Isn't that the case for anything though? New problems only occur because of a previous change, and change usually only happens due to technology
I opt for technology rather than leading a nasty, brutish and short life.
I do not read something like that out of that quote.

Vaccines, emergency medicine, construction or farming equipment, all these things that make life easier, healthier and longer are not what GPs comment was about.

It talked about technology that was needed to fix problems created by earlier technology (think: someone has to write an ad-blocker because someone else optimized distributing advertisements).

Um, these technologies enable a larger human population, which then causes problems. Tractors enable ever larger tracts of the best land to be devoted to farming, to enable a larger population, to need more land to cultivate, etc.
This presupposes two questionable assumptions: that you have any choice in the matter, and that technology itself isn't the thing that is making your life nasty, brutish, and short.
Before the industrial revolution 25% of deaths were homicide.
Humanity has starved, struggled and regularly died in mass for millenia.

Now the population is 100 times larger than it was a few centuries ago, and more and more people are living in a post-scarcity society.

And yes, thanks to all the pioneers, entrepeneurs and geniuses that took an idea or insight into a mass market product. They are who truly deserve the credit.

What if all this is because we took a giant environmental credit that we won't be able to pay back? It's hard to argue that child mortality dropped, literacy increased and so on, but at the same time we are facing existential threats due to warming, lack of water, loss of biodiversity and so on.

We are also enjoying a relatively peaceful period (despite what's happening in Syria and tens of other places) on a global scale, but history shows that every single global conflict gets more deadly. Will we survive WW3?

Let's not prise the day too early.

I don't fall for environmental sensationalism

The world is in it's most "livable" state ever

No, let's absolutely praise it.

Because the existential threats only exist because of political malfeasance.

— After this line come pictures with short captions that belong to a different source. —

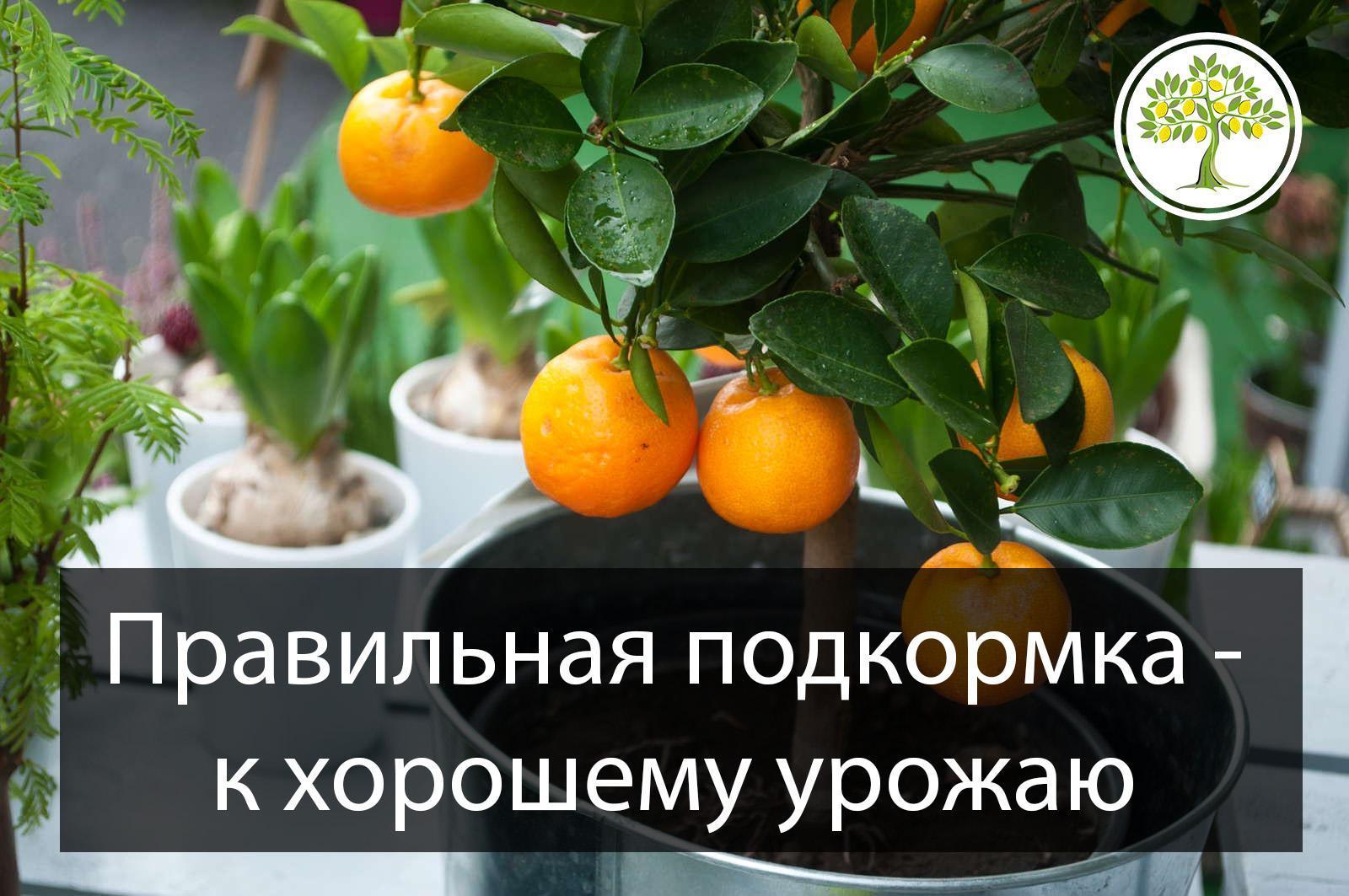 Правильно подкармливаем цитрусовые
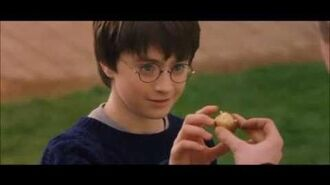 Oliver Wood explaining Quidditch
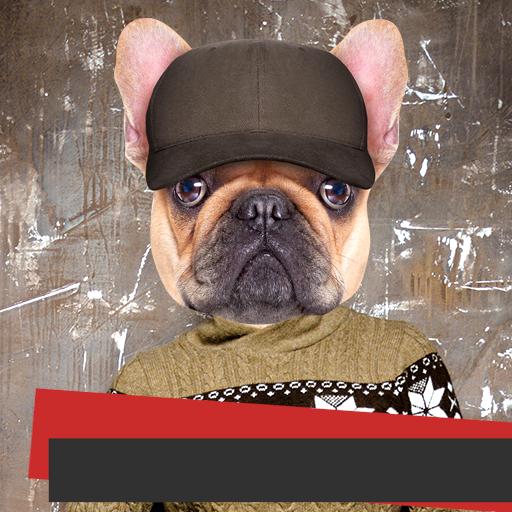 Hund Gesicht Foto Montage - Mops-fotos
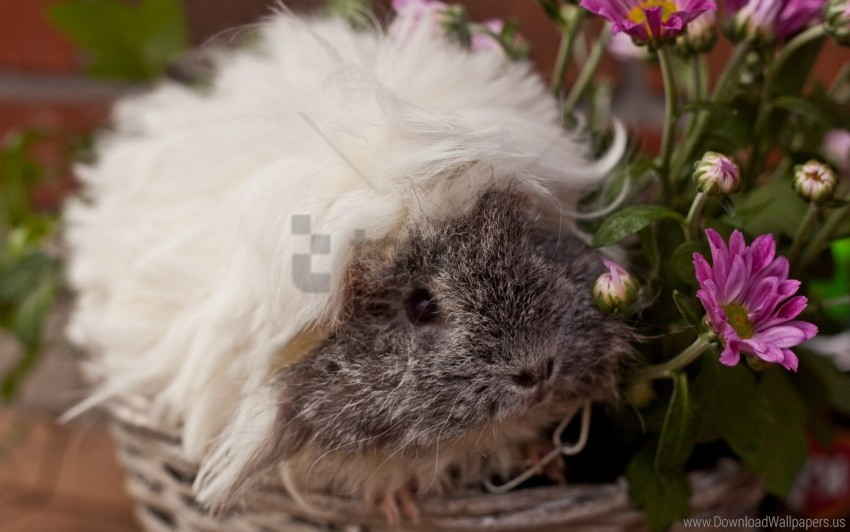free PNG fluffy, guinea pig, look, pretty, rodent wallpaper background best stock photos PNG images transparent
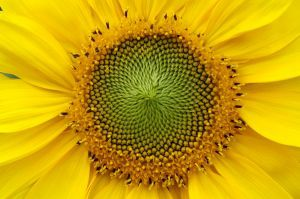 1065162_sunflower
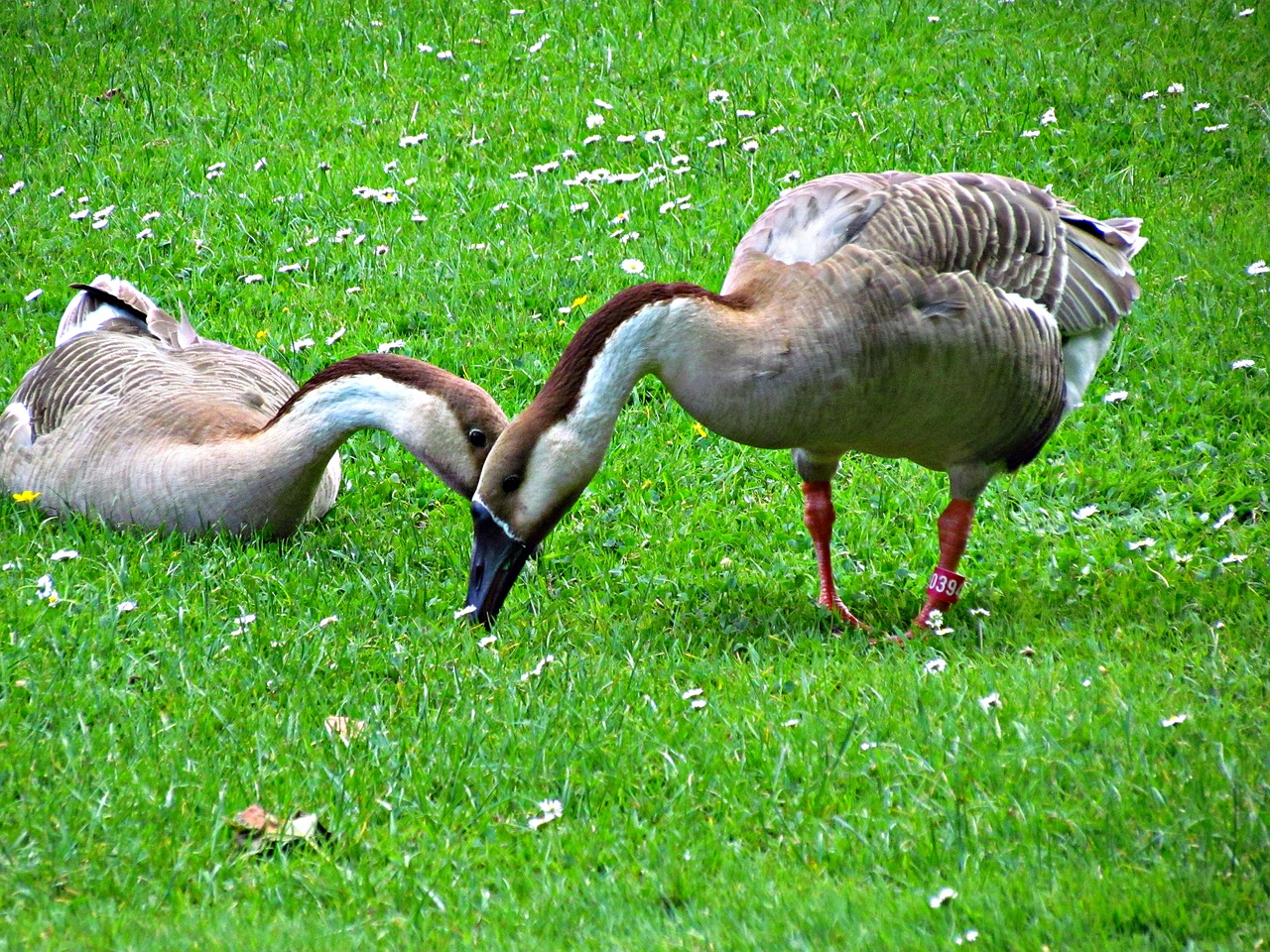 goose geese birds nature pen free photo from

This has never been a technological problem: even the potentially disastrous consequences of climate change only really manifest because of - again - politics. Because governments won't spend to protect their own citizens, because of corruption and greed.

Little has changed on that front in thousands of years. Technology enabled almost everything we have now - even those improvements in governance we got (i.e. mass communications and the telegraph made coordinating large empires and alleviating local resource shortages via logistics possible).

Technology is neither source of good nor evil. Just like a hammer ain't to blame or prise. It's about its application and how tech is developed and applied is decided based on "politics" if you want.

However, ever-evolving technology leads to globalisation and acceleration of processes. With shitty tech we can make lots of mistakes and pay small, local consequences. Shitty nails result in a shitty coffin. Shitty fridges result in an ozone hole. Our margin of error for doing the "politics" right is shrinking every day.

We have been stealing from the future to pay for the present, as long as we keep stealing more and more from the future it'll be fine!

Or be forced to not cheat and invent ways to live within our means

Unfortunately, the future is now.
> history shows that every single global conflict

Er, not to be pissy, but isn't that a sample size of two?

It's your right to be pissy. Let's drop the "global" then.

I counted 18 wars with upper deaths range above 1M between 500BC and 1800AC. There were 29 of them after 1800. I didn't bother to sum the casualties. Full list:

https://en.wikipedia.org/wiki/List_of_wars_by_death_toll

There are a lot more people today, too. Of course war death tolls will be larger.
this got me curious as I wasn't sure how much is "a lot more". Turns out the population in the year 0 was 190M so there are 40x more people now [0].

Anyway, according to the previously cited wikipedia article, the Three Kingdoms War, the deadliest ancient conflict, took toll of 40M people. but that happened over 96 years. That's 416k per year and 0.2% of global population at that time.

WW2 caused 14M deaths per year which was "just" 0.07% of global population.

Not sure how accurate these numbers are.

[0] https://ourworldindata.org/world-population-growth

Fair enough. It also adds to your point that the earlier wars tended to be a lot longer than the later ones, meaning the intensity of the killing has been increasing, eh?

FWIW I'm usually on the doom-and-gloom side of the argument (benefit vs. hazard of tech).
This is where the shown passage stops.